Arrivé à ces propos, 5 minutes seulement après avoir commencé son discours, le Premier ministre devait subir du milieu de la salle, parmi les rangs des représentants des partis, une injonction lui coupant la parole pour lui demander « plus de transparence et moins de langue de bois ». Là, M. Caïd Essebsi, appréciant très peu ce style irrespectueux des institutions a piqué une véritable colère, sommant son contradicteur de se taire. Et lorsque celui-ci brandit la menace de quitter la salle et boycotter la réunion, le Premier ministre n’a pas hésité à le laisser faire s’il l’entendait.
"Un discours d'étape"
Reprenant le fil de ses idées, et toujours sans la moindre fiche sous la main ou conducteur, il a poursuivi son bilan, assenant au passage ces petites phrases impactantes qu’il sait tirer contre ses adversaires. « Ceux qui estiment que le gouvernement n’a rien fait sont les bienvenus pour nous faire part de leurs propositions et même prendre notre place. » Ou encore « une personne a pu quitter le pays, échappant à la vigilance, mais 22 000 autres avaient illégalement franchi les frontières à destination de Lampedusa, sans que personne ne broche. » Puis : « Nous ne prétendons nullement la perfection, beaucoup de lacunes subsistent, mais nous oeuvrons à les rattraper, sans le moindre complexe. A la limite, vous pouvez considérer notre action comme un moindre, mais en fait, vous devez réaliser toute l’énergie dépensée pour tenir bon, faire éviter un très grand nombre de dérapages ». Avant de rappeler :
« Nous avons suffisamment de patience pour continuer à endurer, car nous tenons à faire aboutir le processus de transition et servir le pays. »

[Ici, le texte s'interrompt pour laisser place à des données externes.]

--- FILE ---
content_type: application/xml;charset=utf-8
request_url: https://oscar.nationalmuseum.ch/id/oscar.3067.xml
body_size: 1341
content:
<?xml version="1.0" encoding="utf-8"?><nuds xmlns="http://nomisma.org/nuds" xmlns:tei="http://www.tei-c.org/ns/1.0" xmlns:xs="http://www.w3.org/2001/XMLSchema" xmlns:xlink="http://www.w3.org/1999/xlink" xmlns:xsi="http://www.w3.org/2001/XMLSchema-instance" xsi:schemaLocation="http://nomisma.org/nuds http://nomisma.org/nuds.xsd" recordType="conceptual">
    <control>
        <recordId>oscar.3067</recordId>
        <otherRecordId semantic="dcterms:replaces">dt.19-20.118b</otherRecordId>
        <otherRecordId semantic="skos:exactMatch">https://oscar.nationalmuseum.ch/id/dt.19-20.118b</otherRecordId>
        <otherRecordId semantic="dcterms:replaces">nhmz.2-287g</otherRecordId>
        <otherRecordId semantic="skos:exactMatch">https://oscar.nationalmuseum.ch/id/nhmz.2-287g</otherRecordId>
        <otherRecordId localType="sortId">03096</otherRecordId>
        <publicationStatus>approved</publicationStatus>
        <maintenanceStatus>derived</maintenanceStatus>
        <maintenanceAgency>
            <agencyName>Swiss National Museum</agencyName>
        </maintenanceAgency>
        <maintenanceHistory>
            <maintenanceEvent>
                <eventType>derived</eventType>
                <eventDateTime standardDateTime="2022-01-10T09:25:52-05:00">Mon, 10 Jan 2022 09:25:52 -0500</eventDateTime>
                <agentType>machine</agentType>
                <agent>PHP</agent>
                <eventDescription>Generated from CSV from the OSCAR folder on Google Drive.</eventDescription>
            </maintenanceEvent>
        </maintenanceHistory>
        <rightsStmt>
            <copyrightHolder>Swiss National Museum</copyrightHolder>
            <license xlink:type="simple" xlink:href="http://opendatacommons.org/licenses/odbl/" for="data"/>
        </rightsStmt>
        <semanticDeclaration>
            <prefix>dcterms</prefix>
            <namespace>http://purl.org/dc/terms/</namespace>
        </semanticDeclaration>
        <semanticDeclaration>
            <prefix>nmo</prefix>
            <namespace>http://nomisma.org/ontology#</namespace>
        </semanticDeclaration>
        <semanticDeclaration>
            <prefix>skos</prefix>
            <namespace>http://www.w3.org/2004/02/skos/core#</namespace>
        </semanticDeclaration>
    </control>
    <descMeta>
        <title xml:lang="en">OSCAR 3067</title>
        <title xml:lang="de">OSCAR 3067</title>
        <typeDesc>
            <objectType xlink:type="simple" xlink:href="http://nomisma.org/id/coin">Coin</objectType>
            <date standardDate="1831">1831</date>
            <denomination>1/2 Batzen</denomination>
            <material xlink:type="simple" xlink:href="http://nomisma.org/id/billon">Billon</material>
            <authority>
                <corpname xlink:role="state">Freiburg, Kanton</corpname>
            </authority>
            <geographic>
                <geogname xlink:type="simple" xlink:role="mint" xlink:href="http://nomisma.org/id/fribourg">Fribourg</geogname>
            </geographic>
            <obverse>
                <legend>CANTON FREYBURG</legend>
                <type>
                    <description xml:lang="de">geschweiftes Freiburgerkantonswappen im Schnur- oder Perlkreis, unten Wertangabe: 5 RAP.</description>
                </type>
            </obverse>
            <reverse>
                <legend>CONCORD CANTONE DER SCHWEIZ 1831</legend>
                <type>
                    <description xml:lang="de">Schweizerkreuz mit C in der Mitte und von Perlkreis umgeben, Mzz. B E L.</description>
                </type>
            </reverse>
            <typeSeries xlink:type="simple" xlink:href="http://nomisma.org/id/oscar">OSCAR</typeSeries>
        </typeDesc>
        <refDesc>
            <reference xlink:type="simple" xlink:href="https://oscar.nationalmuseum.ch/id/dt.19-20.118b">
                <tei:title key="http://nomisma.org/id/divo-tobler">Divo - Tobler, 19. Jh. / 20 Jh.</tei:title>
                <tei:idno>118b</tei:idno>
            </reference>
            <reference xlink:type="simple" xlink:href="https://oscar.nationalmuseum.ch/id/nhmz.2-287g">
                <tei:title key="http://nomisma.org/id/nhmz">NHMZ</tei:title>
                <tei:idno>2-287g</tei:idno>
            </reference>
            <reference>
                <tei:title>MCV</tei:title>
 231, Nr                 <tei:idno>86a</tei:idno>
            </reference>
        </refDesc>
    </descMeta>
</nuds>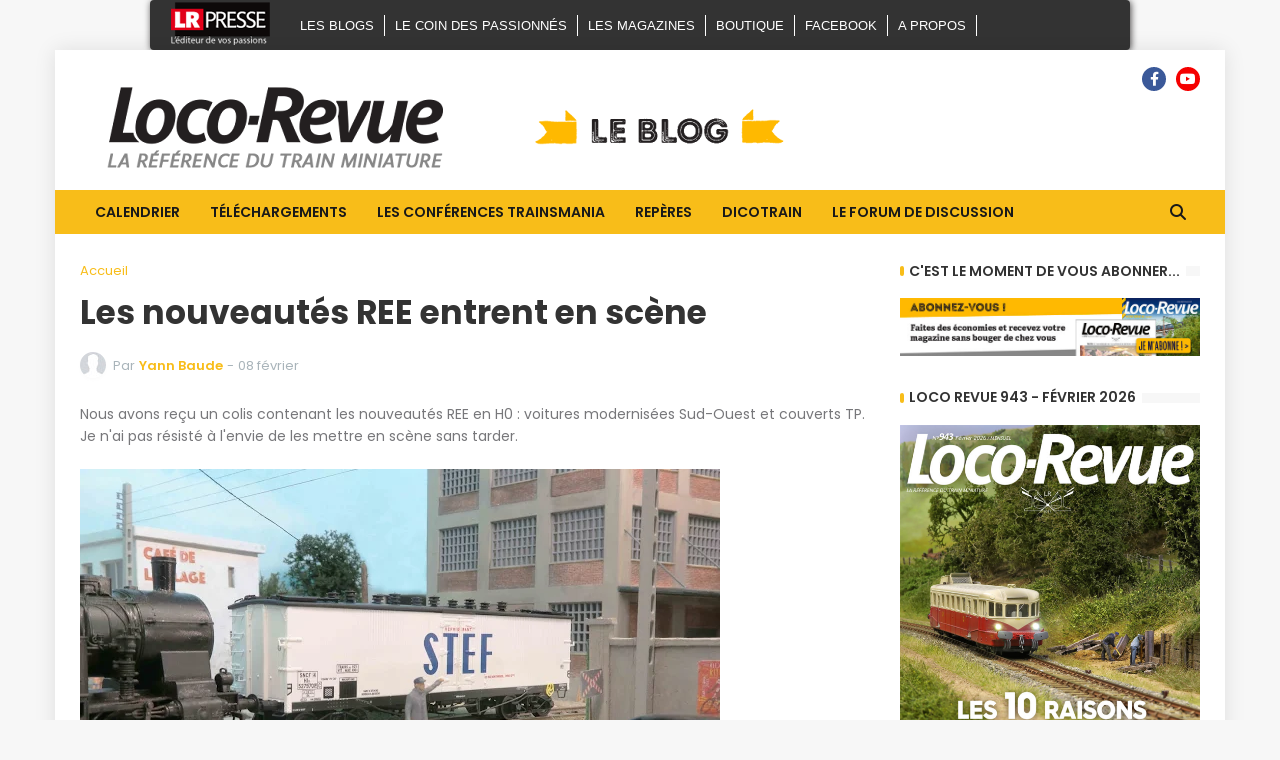

--- FILE ---
content_type: text/html; charset=utf-8
request_url: https://www.google.com/recaptcha/api2/aframe
body_size: 267
content:
<!DOCTYPE HTML><html><head><meta http-equiv="content-type" content="text/html; charset=UTF-8"></head><body><script nonce="gcH5Xf-LjSm8OvRBZ71Vlg">/** Anti-fraud and anti-abuse applications only. See google.com/recaptcha */ try{var clients={'sodar':'https://pagead2.googlesyndication.com/pagead/sodar?'};window.addEventListener("message",function(a){try{if(a.source===window.parent){var b=JSON.parse(a.data);var c=clients[b['id']];if(c){var d=document.createElement('img');d.src=c+b['params']+'&rc='+(localStorage.getItem("rc::a")?sessionStorage.getItem("rc::b"):"");window.document.body.appendChild(d);sessionStorage.setItem("rc::e",parseInt(sessionStorage.getItem("rc::e")||0)+1);localStorage.setItem("rc::h",'1769224119910');}}}catch(b){}});window.parent.postMessage("_grecaptcha_ready", "*");}catch(b){}</script></body></html>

« Un discours d’étape », estiment certains chefs de parti, «une reprise de parole, à mi-ramadhan et à la veille de la grande rentrée politique, économique et sociale », déclarent d’autres, ou « un recadrage de la communication gouvernementale, bien indispensable ». « Nous n’apprenons rien d’exceptionnel, déclare à Leaders, l’un des présents, mais nous comprenons parfaitement que la marge du Premier ministre est bien réduite : désamorcer toute source de tension, renforcer la sécurité et essayer de mobiliser toutes les forces politiques autour du scrutin du 23 octobre, quitte à faire des concessions, mais en préservant l’essentiel.»